Return word for word everything in the records from the line containing "This shot reveals" down to the line containing "10.5 metres", including both of those lines.
━━ DATA TO USE
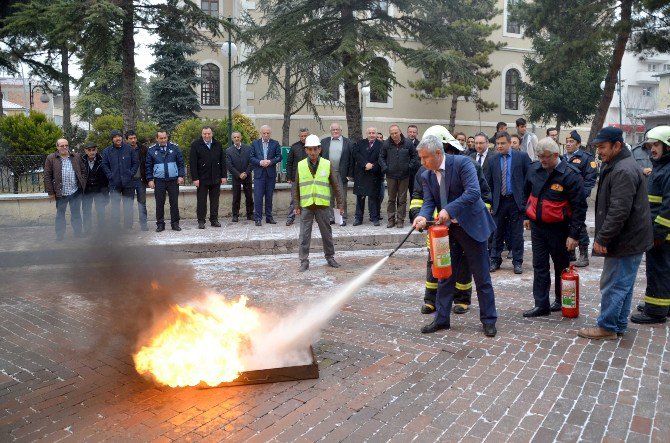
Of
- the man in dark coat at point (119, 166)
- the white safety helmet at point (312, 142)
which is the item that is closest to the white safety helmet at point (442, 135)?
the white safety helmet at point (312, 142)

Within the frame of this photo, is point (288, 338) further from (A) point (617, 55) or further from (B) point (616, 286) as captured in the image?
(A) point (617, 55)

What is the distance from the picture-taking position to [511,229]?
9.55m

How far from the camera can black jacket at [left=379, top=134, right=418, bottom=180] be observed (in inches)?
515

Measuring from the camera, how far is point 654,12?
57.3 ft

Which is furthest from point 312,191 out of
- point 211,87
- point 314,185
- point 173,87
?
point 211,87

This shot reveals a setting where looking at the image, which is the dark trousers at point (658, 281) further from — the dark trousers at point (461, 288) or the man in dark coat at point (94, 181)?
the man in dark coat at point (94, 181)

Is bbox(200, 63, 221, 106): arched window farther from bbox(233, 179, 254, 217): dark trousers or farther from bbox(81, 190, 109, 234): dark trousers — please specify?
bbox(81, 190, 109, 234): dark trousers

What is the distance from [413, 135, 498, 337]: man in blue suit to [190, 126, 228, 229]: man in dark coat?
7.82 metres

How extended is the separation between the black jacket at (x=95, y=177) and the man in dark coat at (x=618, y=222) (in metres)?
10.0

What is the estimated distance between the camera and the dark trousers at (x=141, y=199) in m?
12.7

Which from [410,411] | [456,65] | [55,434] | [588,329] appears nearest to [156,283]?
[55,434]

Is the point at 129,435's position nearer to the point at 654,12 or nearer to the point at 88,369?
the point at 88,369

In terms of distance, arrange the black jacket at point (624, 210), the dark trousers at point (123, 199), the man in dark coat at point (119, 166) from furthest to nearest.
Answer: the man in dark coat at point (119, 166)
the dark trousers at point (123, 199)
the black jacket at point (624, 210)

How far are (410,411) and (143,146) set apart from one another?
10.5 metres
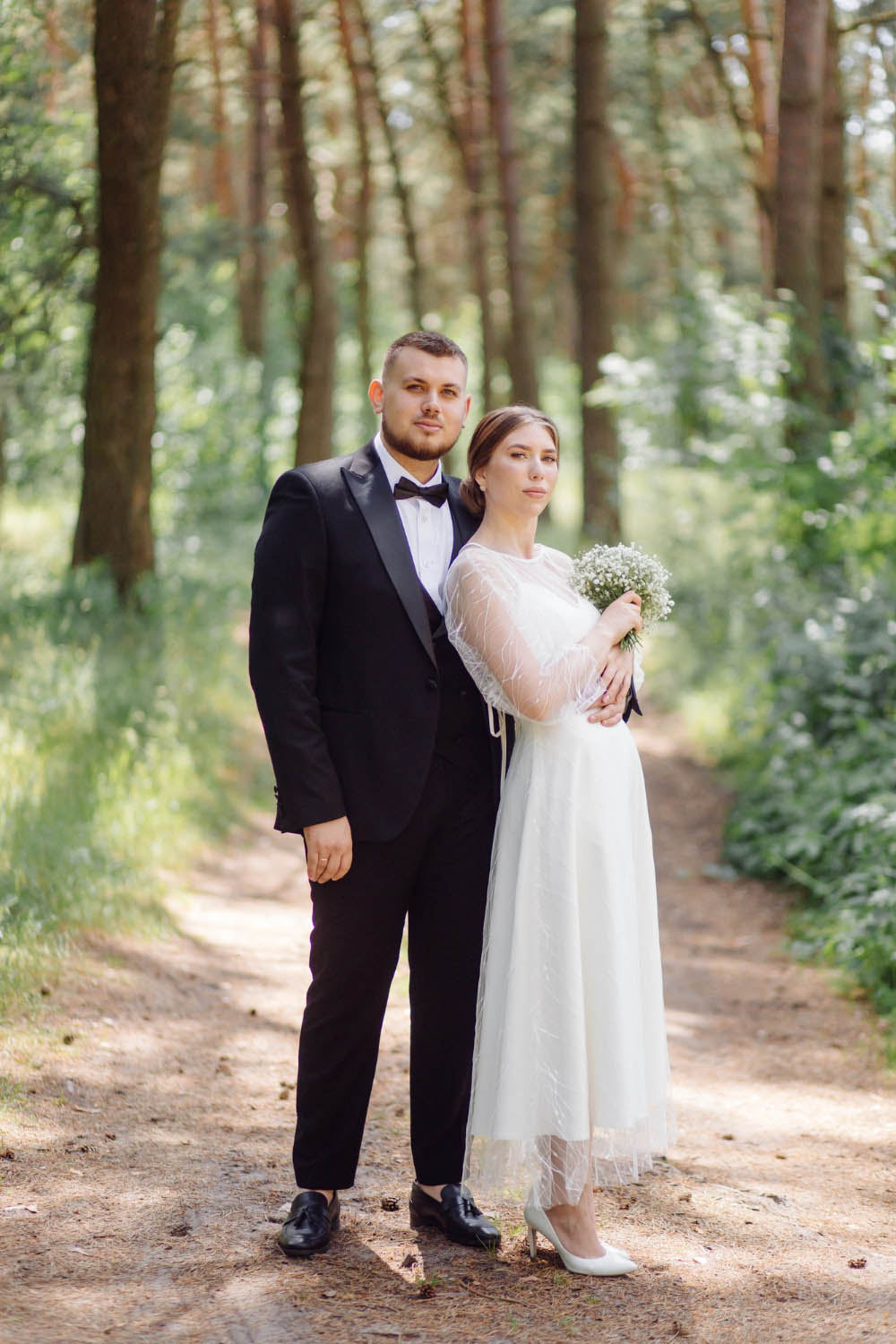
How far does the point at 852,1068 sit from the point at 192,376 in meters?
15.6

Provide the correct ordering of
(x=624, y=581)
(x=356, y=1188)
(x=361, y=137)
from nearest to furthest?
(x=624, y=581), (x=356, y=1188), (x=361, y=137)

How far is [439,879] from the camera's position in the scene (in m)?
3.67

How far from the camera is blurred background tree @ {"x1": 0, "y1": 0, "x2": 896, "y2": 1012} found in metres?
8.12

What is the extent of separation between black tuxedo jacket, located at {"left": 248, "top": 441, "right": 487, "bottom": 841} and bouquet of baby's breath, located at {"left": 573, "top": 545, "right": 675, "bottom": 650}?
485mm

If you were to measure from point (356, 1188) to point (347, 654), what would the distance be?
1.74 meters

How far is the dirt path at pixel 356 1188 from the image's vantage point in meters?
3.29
━━━━
▸ REPLY TO THE EXERCISE:
This shot reveals a setting where looking at the image, which is the dark trousers at point (658, 281) further from — the dark trousers at point (461, 288) or the man in dark coat at point (94, 181)?
the man in dark coat at point (94, 181)

Is bbox(200, 63, 221, 106): arched window farther from bbox(233, 179, 254, 217): dark trousers or farther from bbox(81, 190, 109, 234): dark trousers — please specify?
bbox(81, 190, 109, 234): dark trousers

What is the distance from [413, 135, 498, 337]: man in blue suit to [190, 126, 228, 229]: man in dark coat?
7.82 metres

How extended is the separation between the black jacket at (x=95, y=177) and the man in dark coat at (x=618, y=222) (in metres)?
10.0

What is the estimated distance between the camera and the dark trousers at (x=141, y=199) in m?
12.7

Which from [410,411] | [456,65] | [55,434] | [588,329] appears nearest to [156,283]?
[55,434]

Is the point at 129,435's position nearer to the point at 654,12 or nearer to the point at 88,369?
the point at 88,369

In terms of distance, arrange the black jacket at point (624, 210), the dark trousers at point (123, 199), the man in dark coat at point (119, 166) from furthest to nearest.
Answer: the man in dark coat at point (119, 166)
the dark trousers at point (123, 199)
the black jacket at point (624, 210)

How far are (410,411) and (143,146) set apart from one another?
10.5 metres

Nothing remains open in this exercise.